Genetische Ursachen von Parkinson aufklären

Strukturvarianten im Erbgut können das Risiko für bestimmte Erkrankungen erhöhen. Forscher identifizierten solche Strukturvarianten bei Parkinsonpatienten und verglichen diese mit gesunden Kontrollen, um genetische Risikofaktoren zu ermitteln.

Demografische Gruppe

Hintergrund

Parkinson ist nach Demenz die zweithäufigste neurodegenerative Erkrankung. Bei einem Großteil der Parkinson-Patienten ist die Krankheitsursache unklar. Bei etwa 5% der Menschen mit Parkinson kann eine Erblichkeit festgestellt werden. Bei diesen monogenen Formen der Erkrankung wurden Veränderungen größerer DNA-Segmente – sogenannte Strukturvarianten (SVs) – festgestellt. SVs im Gen PARK2 treten bei autosomal-rezessiven Formen von Parkinson auf und SVs im Gen SNCA resultieren in einer autosomal-dominanten Form von Morbus Parkinson.

Größere Untersuchungen zur Erblichkeit von Parkinson ausstehend

Das Wissen über die genetischen Hintergründe von Parkinson ist bislang jedoch limitiert. Die meisten genomweiten Assoziationsstudien (GWAS) haben bisher vor allem nach chromosomalen Veränderungen und einzelnen Nukleotidvarianten gesucht, nicht aber nach SVs. Die Veränderungen auf chromosomaler Ebene erklären circa 16-30% der erblichen Komponente bei Parkinson. Daher besteht weiterhin Forschungsbedarf, denn Veränderungen einzelner Nukleotide stellen nur einen kleinen Teil der genetischen Variationen des menschlichen Genoms dar. Dank verbesserter Sequenzierungstechnologien und Software zur Auswertung der großen Datenmengen, rücken SVs zunehmend in den Fokus der Forschung. Das Einfügen, Löschen und Verschieben größerer DNA-Abschnitte, welche den SVs zugrunde liegen, führt zu größeren Unterschieden im Genom.

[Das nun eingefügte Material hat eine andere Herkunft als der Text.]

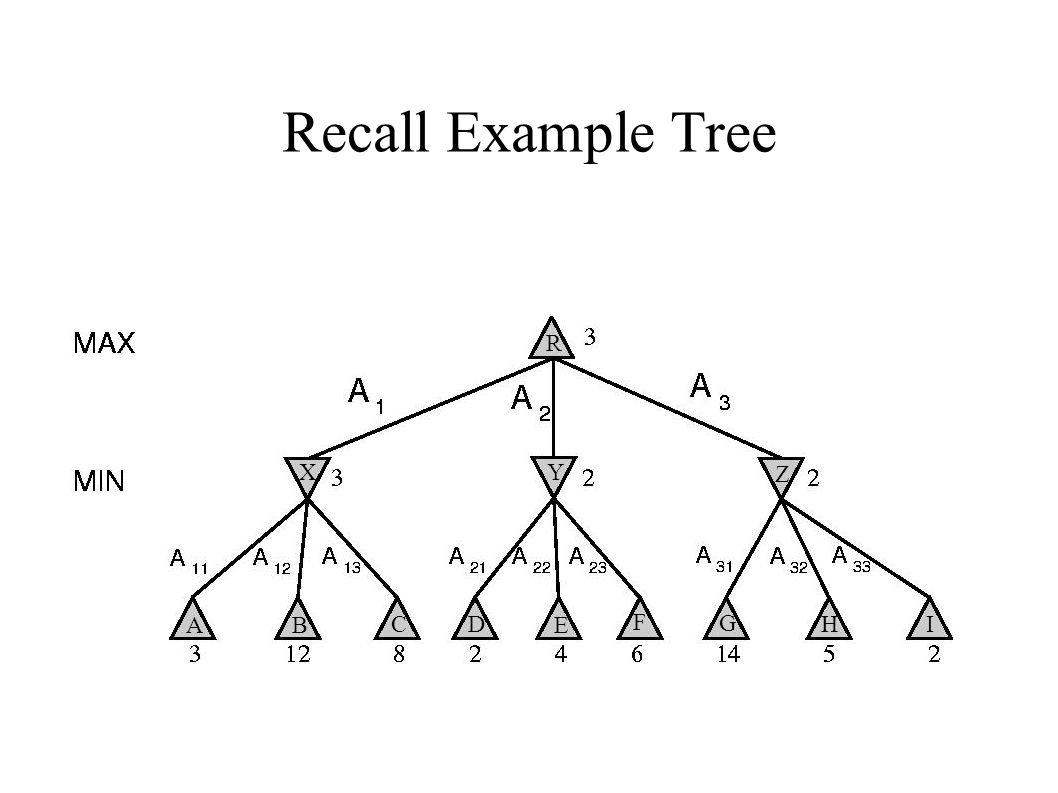 Recall Example Tree R XY Z AB CD E F G HI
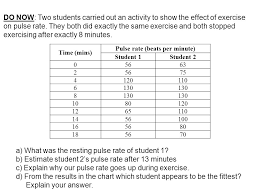 Time Mins Pulse Rate Beats Per Minute Student 1student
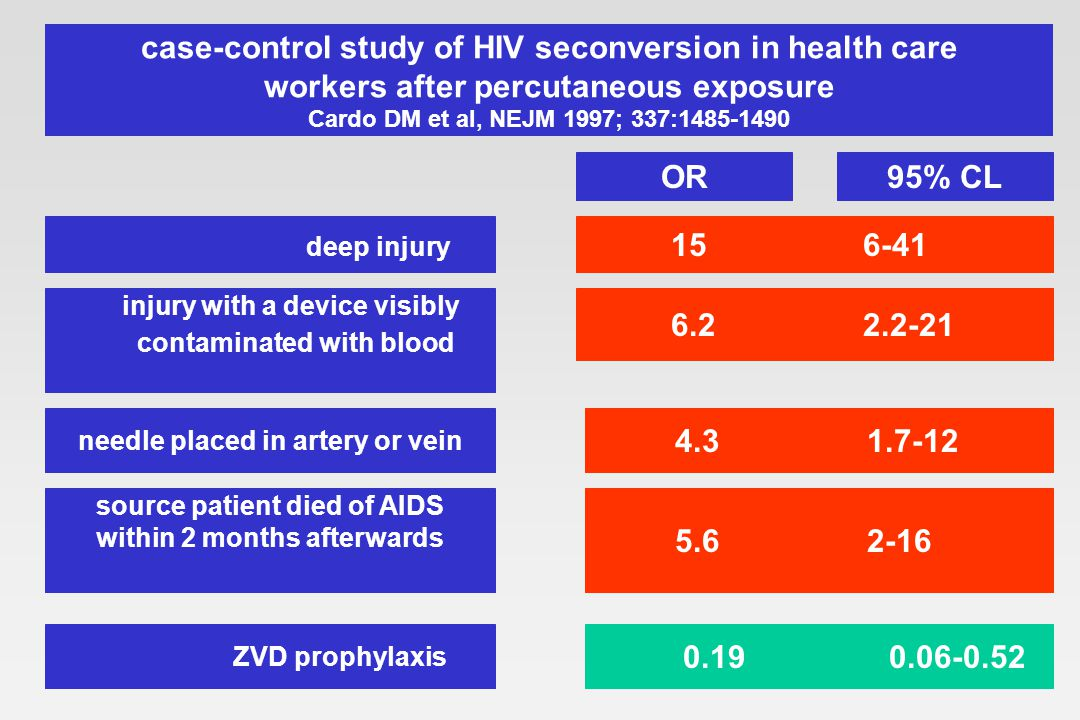 case-control study of HIV seconversion in health care workers after percutaneous exposure Cardo DM et al, NEJM 1997; 337:1485-1490 95% CLOR 15 6-41 6.2 2.2-21 deep injury injury with a device visibly contaminated with blood 4.3 1.7-12 needle placed in artery or vein source patient died of AIDS within 2 months afterwards 5.6 2-16 ZVD prophylaxis 0.19 0.06-0.52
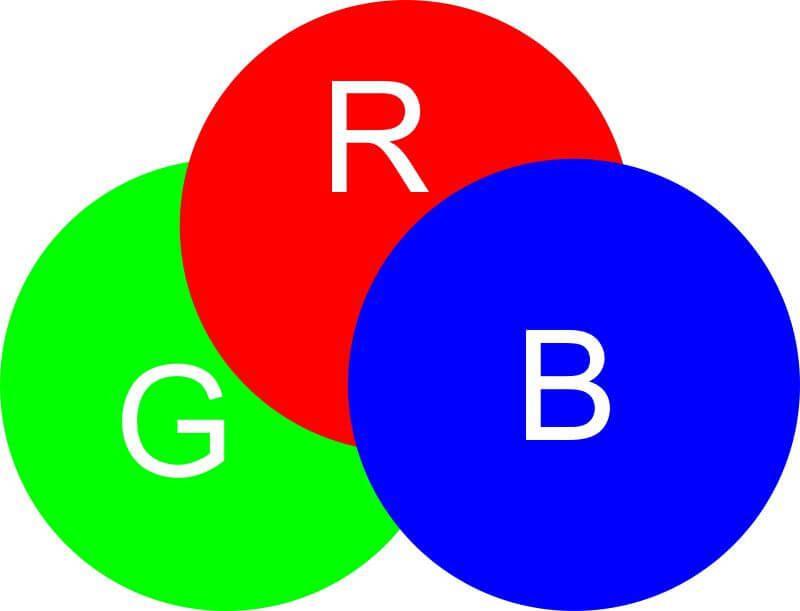 Màu RGB là gì? Tìm hiểu về hệ màu RGB trong thiết kế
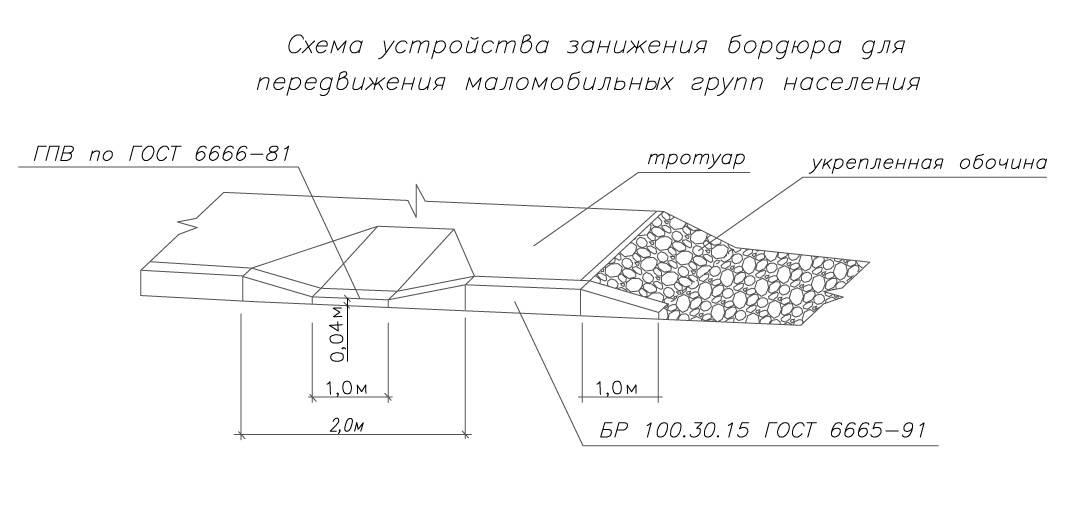 Тротуарные бордюры (31 фото): размеры и технология установки своими руками, вес, ширина и длина по госту, сколько стоят
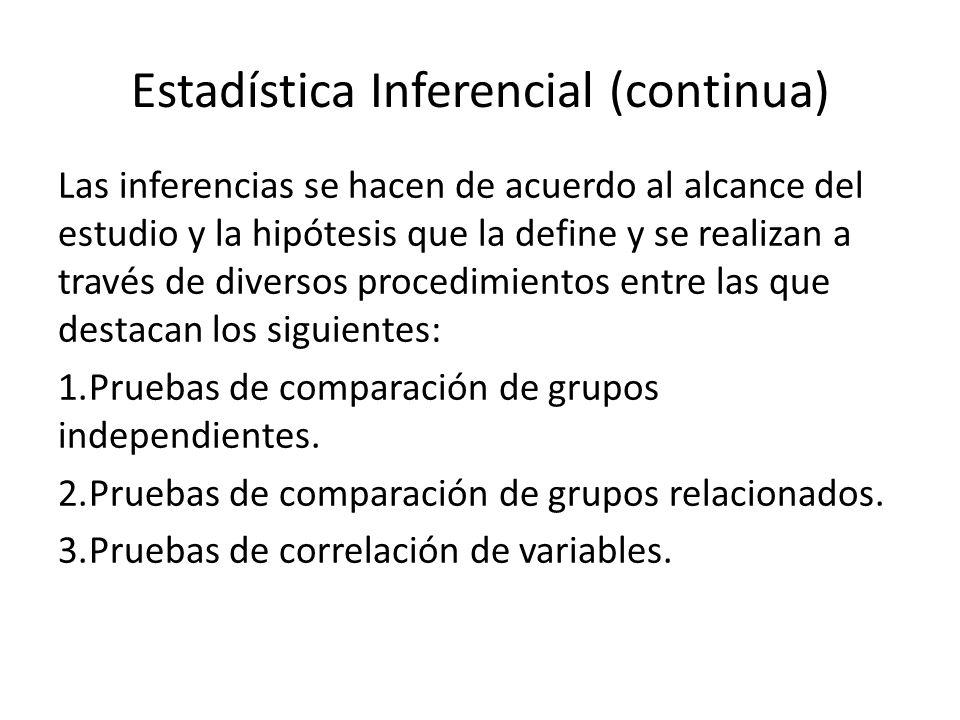 Estadística Inferencial (continua) Las inferencias se hacen de acuerdo al alcance del estudio y la hipótesis que la define y se realizan a través de d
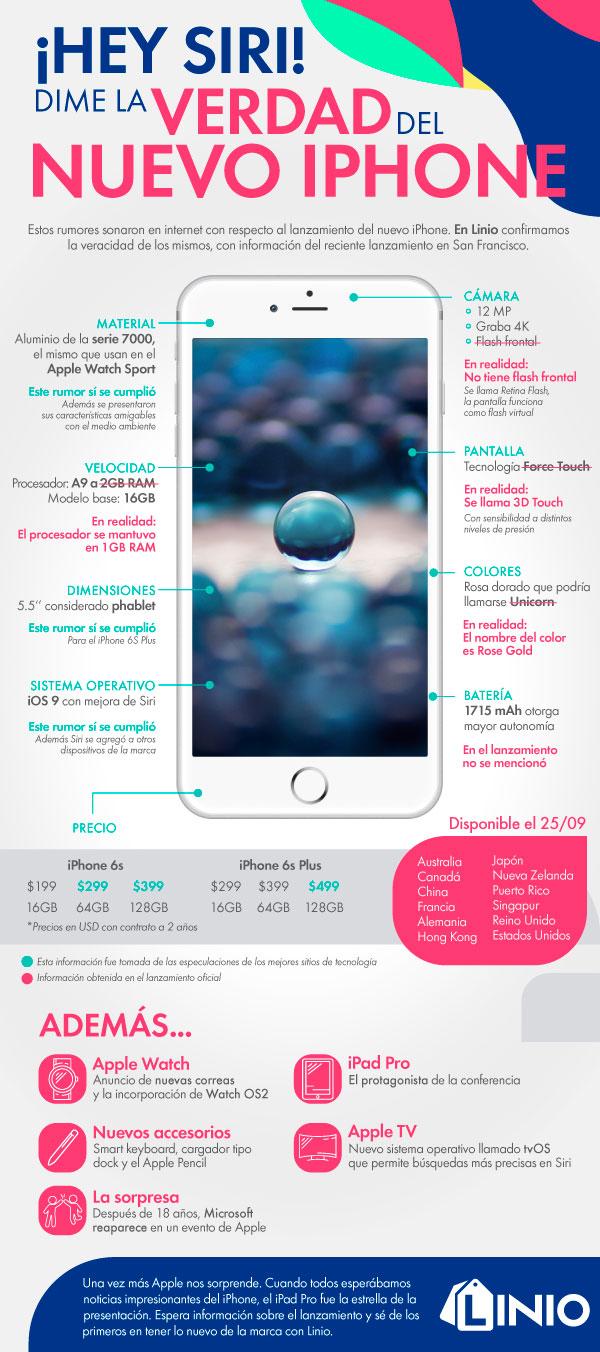 IPHONE-6S_Baja
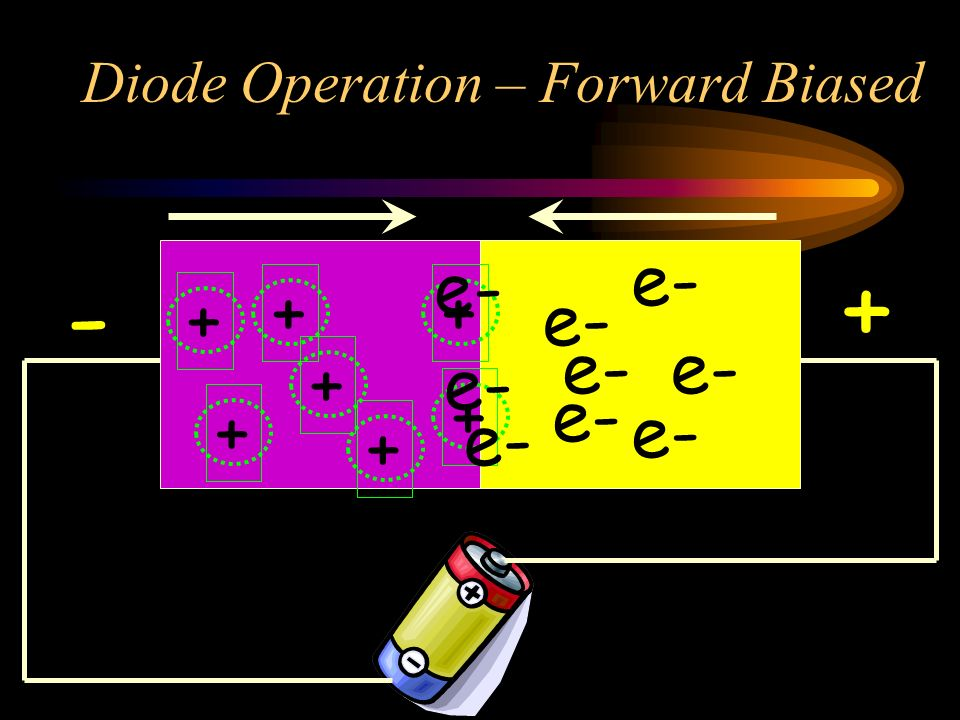 Diode Operation – Forward Biased + + + + + + + e- + -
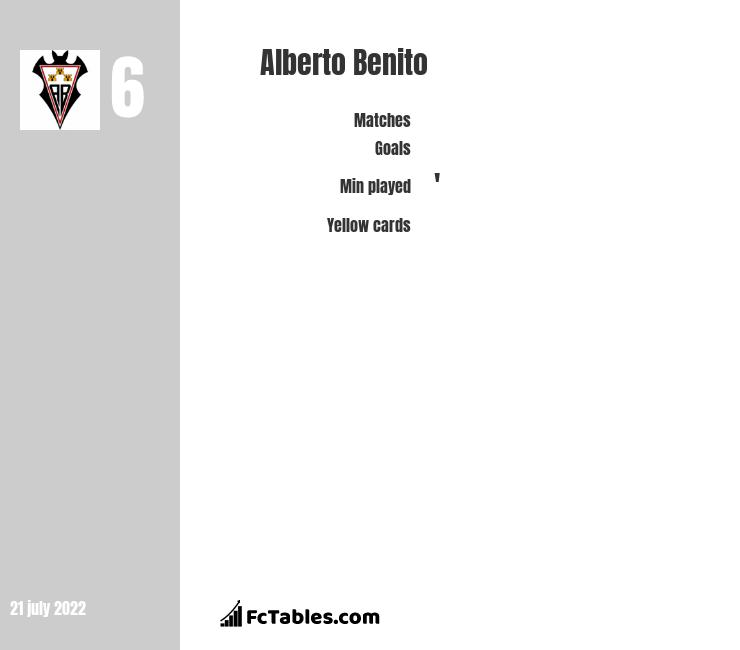 Alberto Benito infographic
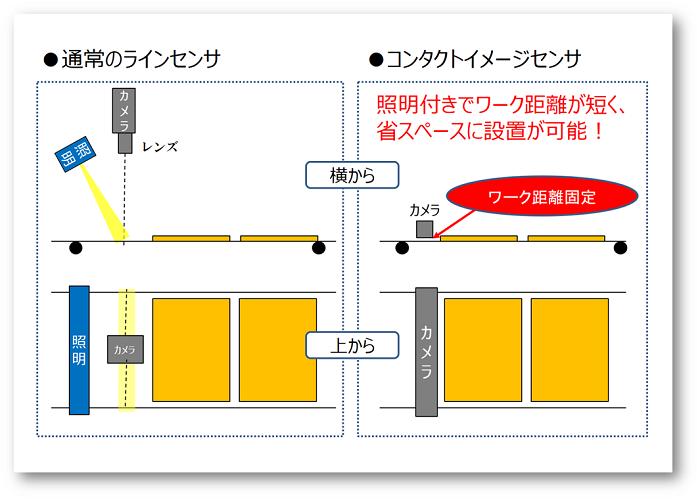 ラインセンサとCISとの比較画像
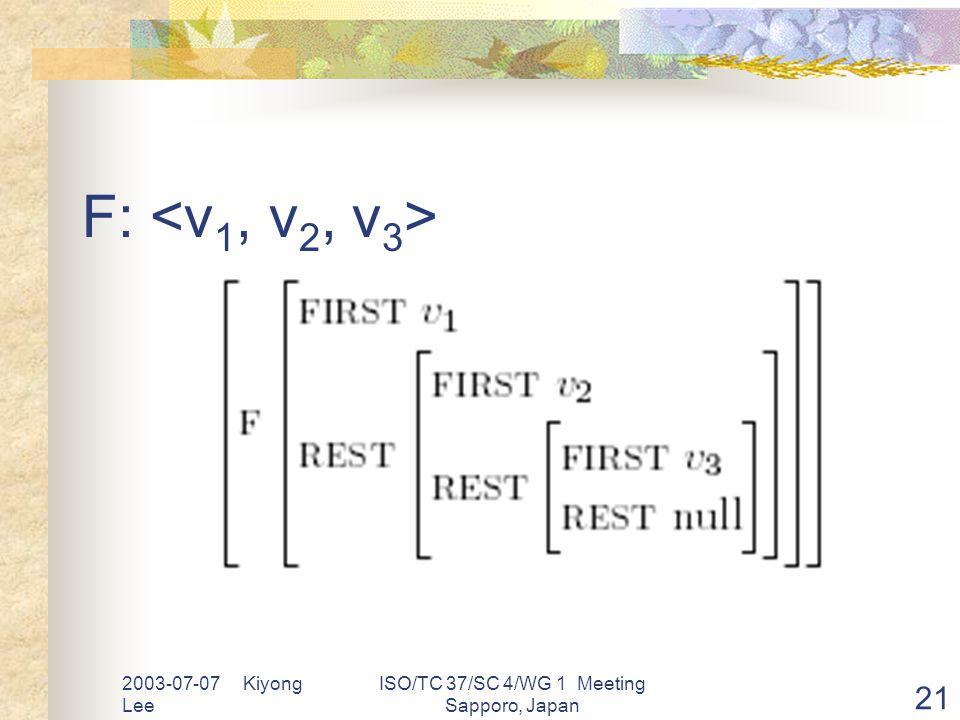 2003-07-07 Kiyong Lee ISO/TC 37/SC 4/WG 1 Meeting Sapporo, Japan 21 F:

Erste genomweite Analyse von SVs bei Parkinson

In 7.772 Proben traten insgesamt 227.357 SVs auf – so das Ergebnis der ersten genomweiten Charakterisierung von SVs bei der sporadischen Form von Parkinson. Die Studie unter Erstautorin Dr. Kimberley Billingsley vom National Institute on Aging, Bethesda, USA, wurde nun im Fachjournal „Annals of Neurology“ publiziert.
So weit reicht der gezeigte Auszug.